Mudanças na Lei Rouanet mantêm a lógica da exclusão

Enquanto a cultura pulsa e vibra nas quebradas brasileiras, historicamente, projetos e iniciativas de moradores das periferias e das culturas populares não conseguem ter acesso aos meios de fomento a ela. 

Assim, é lamentável que as medidas apresentadas pelo governo federal em nada contribuam para transformar esse cenário. A reforma da Lei Rouanet segue a lógica da exclusão e reproduz um erro histórico: centra-se no mecanismo de incentivo fiscal em que impera a lógica das leis de mercado. 

Envolta por falsas polêmicas, pouco se fala das reais limitações da Lei Rouanet. Apenas 20% dos projetos aprovados conseguem, efetivamente, captar no mercado recursos para sua realização. Entre os que conseguem, quase 80% dos recursos ficam concentrados na região Sudeste. A lógica se repete nas demais esferas. Em Minas Gerais, 78% dos recursos ficam na região Central do Estado. Em Belo Horizonte, as regionais Centro-Sul e Leste são as maiores beneficiadas. 

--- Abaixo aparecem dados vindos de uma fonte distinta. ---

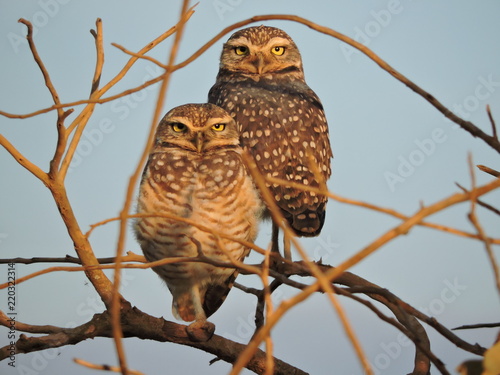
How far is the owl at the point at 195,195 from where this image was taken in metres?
3.59

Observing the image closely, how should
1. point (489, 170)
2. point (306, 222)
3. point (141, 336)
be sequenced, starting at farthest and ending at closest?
point (306, 222) → point (141, 336) → point (489, 170)

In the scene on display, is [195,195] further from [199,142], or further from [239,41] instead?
[239,41]

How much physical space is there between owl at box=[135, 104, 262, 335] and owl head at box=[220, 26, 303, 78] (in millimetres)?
897

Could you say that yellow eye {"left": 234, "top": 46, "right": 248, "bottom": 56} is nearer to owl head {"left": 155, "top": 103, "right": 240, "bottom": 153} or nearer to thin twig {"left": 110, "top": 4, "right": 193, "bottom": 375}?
owl head {"left": 155, "top": 103, "right": 240, "bottom": 153}

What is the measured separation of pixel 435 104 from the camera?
176 cm

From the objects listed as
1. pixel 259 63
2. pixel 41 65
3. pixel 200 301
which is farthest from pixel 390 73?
pixel 259 63

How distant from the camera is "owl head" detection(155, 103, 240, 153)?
3818mm

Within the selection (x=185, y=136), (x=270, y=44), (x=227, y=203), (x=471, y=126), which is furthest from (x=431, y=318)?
(x=270, y=44)

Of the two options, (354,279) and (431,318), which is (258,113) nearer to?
(354,279)

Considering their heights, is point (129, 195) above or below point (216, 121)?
below

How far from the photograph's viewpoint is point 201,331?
3076 mm

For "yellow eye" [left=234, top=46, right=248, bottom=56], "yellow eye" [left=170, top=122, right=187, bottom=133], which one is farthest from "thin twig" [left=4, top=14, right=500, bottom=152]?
"yellow eye" [left=234, top=46, right=248, bottom=56]

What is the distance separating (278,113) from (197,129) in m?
0.68

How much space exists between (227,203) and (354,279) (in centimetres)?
81
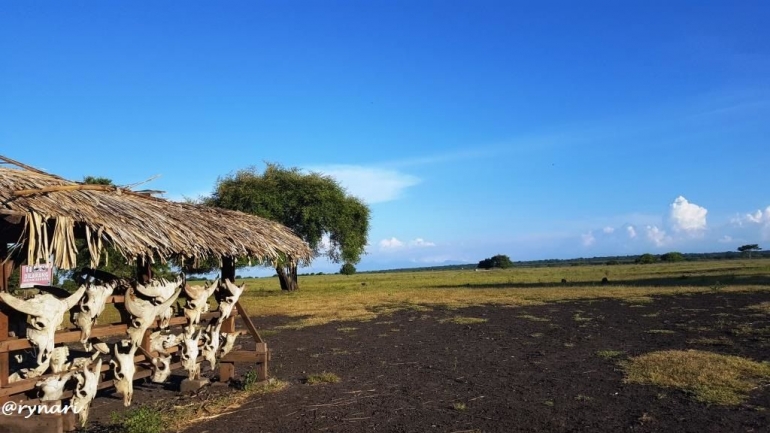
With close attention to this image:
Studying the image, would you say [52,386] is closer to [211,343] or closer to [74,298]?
[74,298]

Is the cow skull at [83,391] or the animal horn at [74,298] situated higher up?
the animal horn at [74,298]

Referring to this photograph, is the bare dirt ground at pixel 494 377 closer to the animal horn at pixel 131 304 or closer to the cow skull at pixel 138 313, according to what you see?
the cow skull at pixel 138 313

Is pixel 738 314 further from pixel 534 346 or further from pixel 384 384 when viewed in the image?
pixel 384 384

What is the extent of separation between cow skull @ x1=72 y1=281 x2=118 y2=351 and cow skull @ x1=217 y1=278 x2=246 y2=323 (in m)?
2.31

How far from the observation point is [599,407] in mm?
7305

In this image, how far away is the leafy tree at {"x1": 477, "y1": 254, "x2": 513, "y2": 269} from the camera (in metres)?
111

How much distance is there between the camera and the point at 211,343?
8.78m

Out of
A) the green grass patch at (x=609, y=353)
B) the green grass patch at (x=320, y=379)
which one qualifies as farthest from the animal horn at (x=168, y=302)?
the green grass patch at (x=609, y=353)

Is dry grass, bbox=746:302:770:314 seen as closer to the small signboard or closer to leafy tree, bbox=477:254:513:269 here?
the small signboard

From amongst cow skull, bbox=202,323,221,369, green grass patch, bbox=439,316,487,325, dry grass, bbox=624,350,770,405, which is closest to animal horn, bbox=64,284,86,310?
cow skull, bbox=202,323,221,369

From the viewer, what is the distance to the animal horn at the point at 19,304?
224 inches

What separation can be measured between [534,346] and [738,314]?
27.6ft

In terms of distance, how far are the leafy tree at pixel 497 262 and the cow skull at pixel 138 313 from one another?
346 ft

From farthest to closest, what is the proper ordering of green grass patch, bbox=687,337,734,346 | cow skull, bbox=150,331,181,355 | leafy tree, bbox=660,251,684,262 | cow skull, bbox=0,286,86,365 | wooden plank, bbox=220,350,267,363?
leafy tree, bbox=660,251,684,262 < green grass patch, bbox=687,337,734,346 < wooden plank, bbox=220,350,267,363 < cow skull, bbox=150,331,181,355 < cow skull, bbox=0,286,86,365
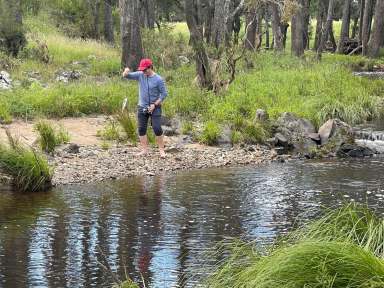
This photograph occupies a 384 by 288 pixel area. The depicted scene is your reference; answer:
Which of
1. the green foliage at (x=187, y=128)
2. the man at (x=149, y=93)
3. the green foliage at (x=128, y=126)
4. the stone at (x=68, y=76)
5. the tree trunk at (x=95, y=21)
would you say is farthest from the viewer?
the tree trunk at (x=95, y=21)

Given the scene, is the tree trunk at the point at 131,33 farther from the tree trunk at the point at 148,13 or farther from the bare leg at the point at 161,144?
the tree trunk at the point at 148,13

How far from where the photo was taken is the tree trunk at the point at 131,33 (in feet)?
72.4

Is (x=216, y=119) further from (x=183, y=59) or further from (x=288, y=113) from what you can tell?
(x=183, y=59)

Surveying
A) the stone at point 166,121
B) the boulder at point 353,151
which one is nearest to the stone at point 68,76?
the stone at point 166,121

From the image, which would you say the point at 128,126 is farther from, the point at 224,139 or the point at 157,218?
the point at 157,218

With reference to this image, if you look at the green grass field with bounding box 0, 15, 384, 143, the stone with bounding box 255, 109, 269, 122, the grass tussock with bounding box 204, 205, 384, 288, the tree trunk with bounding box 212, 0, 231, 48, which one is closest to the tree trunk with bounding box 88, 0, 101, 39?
the green grass field with bounding box 0, 15, 384, 143

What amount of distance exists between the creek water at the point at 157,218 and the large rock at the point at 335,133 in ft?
6.52

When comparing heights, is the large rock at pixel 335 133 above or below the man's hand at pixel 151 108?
below

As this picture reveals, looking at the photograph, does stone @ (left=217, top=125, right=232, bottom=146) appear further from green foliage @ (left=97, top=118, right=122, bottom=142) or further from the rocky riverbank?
green foliage @ (left=97, top=118, right=122, bottom=142)

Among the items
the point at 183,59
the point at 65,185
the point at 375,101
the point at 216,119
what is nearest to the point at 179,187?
the point at 65,185

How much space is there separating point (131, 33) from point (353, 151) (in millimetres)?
10256

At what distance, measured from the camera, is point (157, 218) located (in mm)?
8648

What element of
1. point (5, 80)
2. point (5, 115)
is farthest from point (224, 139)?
point (5, 80)

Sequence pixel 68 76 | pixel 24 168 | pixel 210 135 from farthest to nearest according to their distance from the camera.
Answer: pixel 68 76 → pixel 210 135 → pixel 24 168
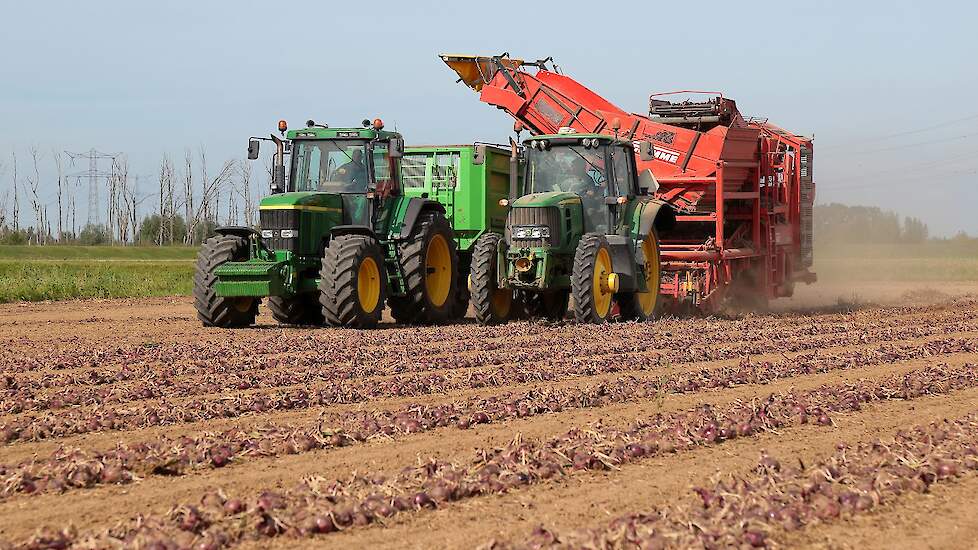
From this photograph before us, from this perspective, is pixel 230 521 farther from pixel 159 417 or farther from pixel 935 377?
pixel 935 377

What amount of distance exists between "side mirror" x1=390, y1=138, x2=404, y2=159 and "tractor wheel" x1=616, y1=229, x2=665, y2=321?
349cm

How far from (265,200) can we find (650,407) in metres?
7.82

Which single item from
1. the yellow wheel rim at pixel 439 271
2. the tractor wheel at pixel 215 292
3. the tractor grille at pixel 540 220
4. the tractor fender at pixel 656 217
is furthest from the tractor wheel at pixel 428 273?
the tractor fender at pixel 656 217

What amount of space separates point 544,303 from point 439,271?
151 cm

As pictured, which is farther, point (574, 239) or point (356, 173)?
point (574, 239)

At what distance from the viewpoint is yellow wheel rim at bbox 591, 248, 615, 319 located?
50.1ft

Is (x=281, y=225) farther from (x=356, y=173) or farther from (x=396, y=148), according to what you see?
(x=396, y=148)

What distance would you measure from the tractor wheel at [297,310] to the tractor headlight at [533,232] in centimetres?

Hoje, o financiamento e o apoio à cultura está baseado na renúncia fiscal, que representa cerca de 80% dos recursos públicos para a cultura. Ao focar uma política de Estado no mecanismo de que as empresas podem abater de seus impostos a porcentagem relativa ao patrocínio de projetos culturais, o Estado transfere suas obrigações para as mãos dos departamentos de marketing. 

Embora envelopada no discurso de priorização de novos artistas, a “reforma” não amplia o acesso aos recursos. A medida mais alardeada é a redução do limite de captação de R$ 60 milhões para R$ 1 milhão por projeto. Além de prejudicar iniciativas como musicais e festivais de cinema, que ultrapassam o novo teto, o corte não promove a descentralização de recursos, uma vez que as empresas patrocinadoras estão concentradas no eixo Rio-São Paulo. Guiadas pela lógica do marketing, optam por investir nos grandes centros, áreas de maior visibilidade comercial. 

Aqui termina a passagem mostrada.